• **Source document**
————————
# A Cypriot treat - almond and semolina pudding



## Ishbel (Oct 17, 2006)

I know this is a recipe common amongst many of the Greek islands (and I've also eaten similar very sweet puddings in Turkey, Egypt and Lebanon) - but this is the version that is popular in Cyprus.

4 oz butter
4 oz caster sugar
grated rind of one lemon
3 eggs
8 oz semolina
4 oz plain flour
3 teaspoons baking powder
100 mls milk
2 oz finely chopped, toasted almonds
Blanched, split almonds for decorating top of pudding

Syrup
500mls caster sugar
600 mls water
2 tablespoons lemon juice

Make the syrup by dissolving the sugar in the water over a low heat, add lemon juice and bring to the boil. Simmer gently for about 10 mins then leave to cool.

Cream the butter, sugar and lemon rind until light and fluffy. Add eggs, one at a time, and beat in well.

Fold in the flour, semolina and baking poweder alternatively with the milk. Stir in the chopped nuts.

Spread the mix in a buttered baking tray 7 x 11 inch). Arrange split almonds in rows on the top. Bake in a moderate oven for 50 minutes until the cake is golden and shrinks slightly fromsides of tin.

When the cake is cooked, pour the cooled syrup over the hot cake. It will penetrate better if you prick with a fine skewer before pouring!

Leave in tin until cool, then cut into diamond shapes.

This is very, very moist and very sweet - but an ideal accompaniment to a 'Greek Coffee'!


----------



## boufa06 (Oct 17, 2006)
————————
• **Data shown**
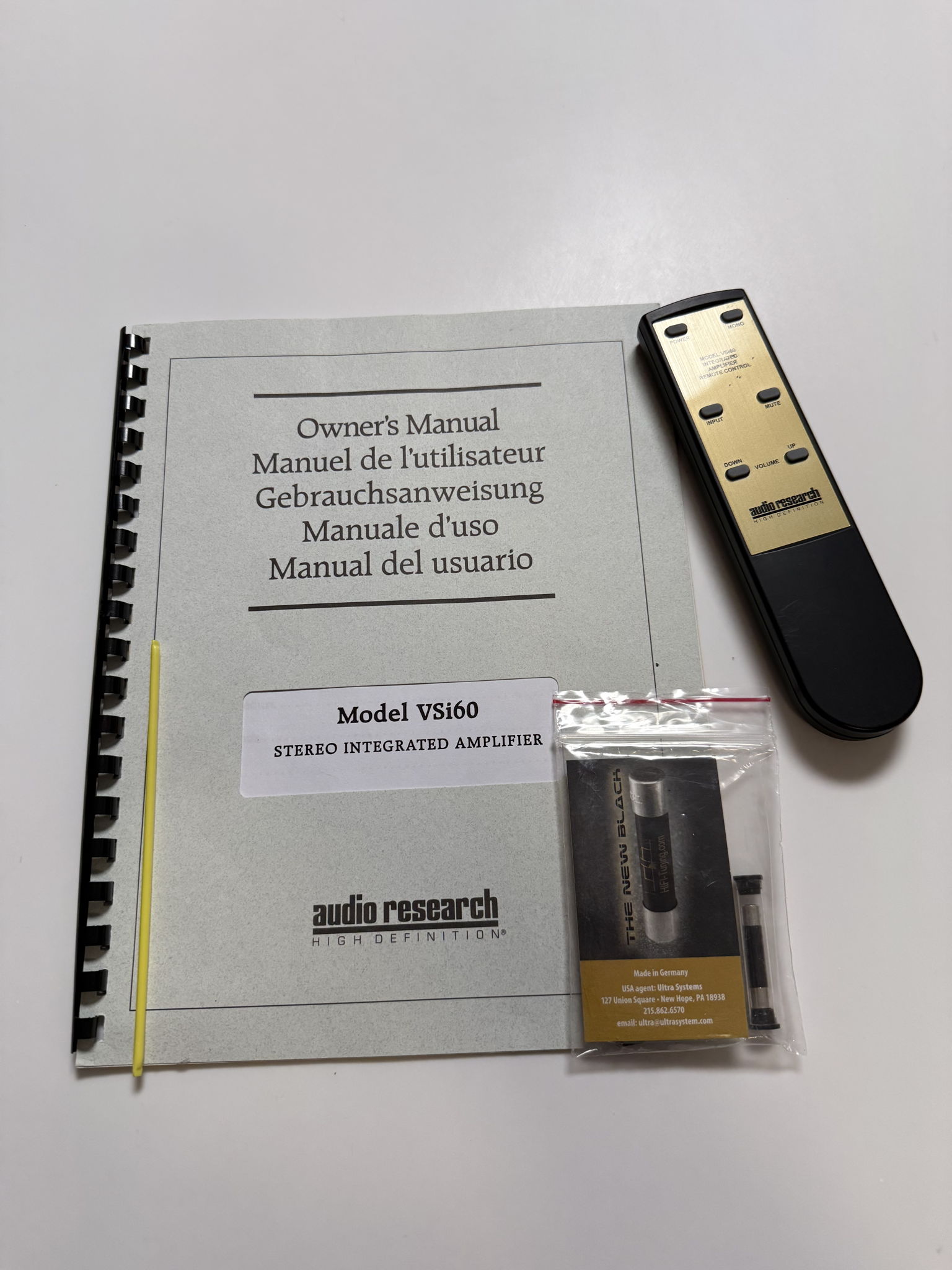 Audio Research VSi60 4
————————
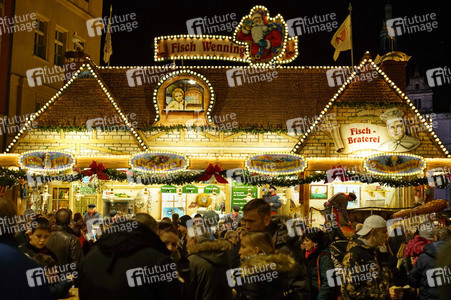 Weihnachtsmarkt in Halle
————————
• **Tasks and exercises**
1. Please give again the passage of the Cypriot pudding thread from "Spread the mix" up to and including "skewer before pouring!".
2. In the Cypriot pudding thread, what shape is the cooled cake cut into?
3. Carry the Cypriot pudding thread on from the point where it stops.

• **Answer set**
1.
Spread the mix in a buttered baking tray 7 x 11 inch). Arrange split almonds in rows on the top. Bake in a moderate oven for 50 minutes until the cake is golden and shrinks slightly fromsides of tin.

When the cake is cooked, pour the cooled syrup over the hot cake. It will penetrate better if you prick with a fine skewer before pouring!

2. Diamond shapes.

3.
Ishbel, this sweet and tempting dessert is called 'Ravani' in Greek.  It goes very well with coffee or tea.  However, you did not indicate the amount of semolina in the recipe.


----------



## Ishbel (Oct 17, 2006)

Whoops, sorry - I've edited the recipe!

In the village where my friends live, it is called Kaloprama - which I think is Greek for 'good thing'....


----------



## XeniA (Oct 19, 2006)

And "kalo prama" it IS!!

I like to add plenty of long strands of lemon peel into the syrup and a bit more than 2 tablespoons (I think) of lemon juice. Either way, point is -- lemony is _particularly_ nice!


----------



## boufa06 (Oct 19, 2006)

Me too.  I like the syrup to have a more lemony taste to take away the sweetness.


----------



## bethzaring (Oct 19, 2006)

I am planning on making this today or tomorrow, depends how the potato canning goes, so thanks for the extra lemon suggestions.  I may also add one drop of lemon oil!


----------



## Ishbel (Oct 19, 2006)

Believe it or not it has been at least 15 years since I've tasted this - although I make it regularly....  I am unable to eat sweet things, and find the over-sweetness of many of the favourite Greek puddings were just too much for my tastebuds, even when I was a young child! 

I'll certainly try putting a little more lemon in the syrup - and thanks for the lemon peel suggestion, Ayrton.  Thanks also for the correction to my 'Greek' - I spell it phonetically from how my friends pronounce it... I thought it was all one word!  And I suspect that the Cypriot accent is as noticeable to a mainland Greek as a Glasgow accent would be to natives of Edinburgh!


----------



## lulu (Oct 19, 2006)

Mmmmmm.  Lovely.  I am NOT going to make it soon but it is cut and paste.  I love the idea of adding a drop of lemon oil and the strands of lemon in it.  I wish I did not have a sweet tooth.  I can eat all these wonderful things!


----------



## XeniA (Oct 19, 2006)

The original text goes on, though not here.